It’s been a few days since I shared a blog post.
Life has been busy lately, and I’ve been feeling less motivated to blog recently, too. I’ve always wanted my blog to be a space that GIVES me energy rather than DRAINS me of it, and so I try to adhere to that mindset and blog when I feel inspired to do so. Because writing is such a natural outlet for me — it’s my go-to form of communication, and my favorite way to process events and feelings — most of the time blogging IS an energizing, motivating activity for me. So in those moments when it feels like too much — like one more thing on an already too-full plate — I remind myself that it will still be there when I feel inspired again.
So here I am. 🙂
I wanted to talk today about personality types and tests — namely the Enneagram Test. Have you heard of this personality test? It’s fascinating when you start to dig into it, and I’m a sucker for personality tests, so I was all in! (For those who are fellow Myers-Briggs lovers, I’m an ENTJ.)

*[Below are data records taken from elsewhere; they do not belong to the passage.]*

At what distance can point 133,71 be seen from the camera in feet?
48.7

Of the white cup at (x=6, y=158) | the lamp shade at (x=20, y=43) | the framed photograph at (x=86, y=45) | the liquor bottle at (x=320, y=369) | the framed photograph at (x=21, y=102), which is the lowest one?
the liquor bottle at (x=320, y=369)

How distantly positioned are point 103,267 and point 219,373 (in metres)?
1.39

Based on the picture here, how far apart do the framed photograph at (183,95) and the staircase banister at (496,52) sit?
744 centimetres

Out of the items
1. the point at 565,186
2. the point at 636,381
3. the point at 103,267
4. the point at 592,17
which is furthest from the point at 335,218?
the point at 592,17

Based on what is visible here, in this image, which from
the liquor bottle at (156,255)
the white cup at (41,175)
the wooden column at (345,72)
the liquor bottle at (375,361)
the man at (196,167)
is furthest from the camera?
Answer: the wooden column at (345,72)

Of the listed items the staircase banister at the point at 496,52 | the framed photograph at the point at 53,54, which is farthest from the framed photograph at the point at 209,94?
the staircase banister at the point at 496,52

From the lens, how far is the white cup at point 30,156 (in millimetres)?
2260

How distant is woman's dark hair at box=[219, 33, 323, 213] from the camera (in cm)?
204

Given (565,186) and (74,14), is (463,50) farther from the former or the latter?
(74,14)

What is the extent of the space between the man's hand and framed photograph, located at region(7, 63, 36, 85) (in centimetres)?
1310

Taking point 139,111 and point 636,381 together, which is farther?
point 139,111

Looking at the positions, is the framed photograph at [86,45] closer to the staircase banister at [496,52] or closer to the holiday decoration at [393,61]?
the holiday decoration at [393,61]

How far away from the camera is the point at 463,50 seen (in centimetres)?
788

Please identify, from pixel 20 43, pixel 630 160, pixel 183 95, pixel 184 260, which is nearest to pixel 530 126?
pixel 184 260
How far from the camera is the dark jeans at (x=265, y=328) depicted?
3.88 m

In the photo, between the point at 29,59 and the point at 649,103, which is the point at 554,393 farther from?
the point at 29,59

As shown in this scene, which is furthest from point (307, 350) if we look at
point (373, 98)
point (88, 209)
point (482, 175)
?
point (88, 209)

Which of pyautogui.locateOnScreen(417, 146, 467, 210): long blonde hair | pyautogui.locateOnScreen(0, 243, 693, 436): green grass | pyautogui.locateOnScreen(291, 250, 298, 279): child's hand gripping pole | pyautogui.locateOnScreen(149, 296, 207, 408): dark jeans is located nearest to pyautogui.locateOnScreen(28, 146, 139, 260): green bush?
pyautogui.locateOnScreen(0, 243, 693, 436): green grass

I think being aware of your personality type — and also being aware of the personality types that surround you, both at work and in your personal life — is so helpful in building and maintaining healthy relationships and expectations. It’s a reminder that we aren’t the same. In fact, many of us approach problems and feelings and, well, LIFE very differently based on the way we tick.
The Enneagram test takes into account nine interconnected personality types, and in most cases you receive three types when you take the test. The Enneagram Institute writes, “The Enneagram, however, is ultimately subtle and complex, as you will appreciate the more you use it in your life.”
Now, there are tests you can take for free online (like this one), but I opted to pony up $12 and take my test through the Enneagram Institute. They have two test options (both $12), and I went with the RHETI (supposedly the world’s most popular Enneagram test).
The test took about 30 minutes to complete, and when I was done I received scores against all nine personality types.
My top three results were within four points of each other, so in that case the Enneagram Institute recommends you read the three types and see which resonates most strongly with you as your main (basic) personality. (Here are the nine basic types):
My top three were:
Type 9: The Peacemaker
Type 3: The Achiever
Type 6: The Loyalist
After reading the descriptions of each, I feel like my personality most strongly resonates with that of The Achiever (Type 3).
Some highlights of that personality type:
The Achiever (Type 3)
The Success-Oriented, Pragmatic Type: Adaptable, Excelling, Driven, and Image-Conscious
Threes are self-assured, attractive, and charming. Ambitious, competent, and energetic, they can also be status-conscious and highly driven for advancement. They are diplomatic and poised, but can also be overly concerned with their image and what others think of them. They typically have problems with workaholism and competitiveness.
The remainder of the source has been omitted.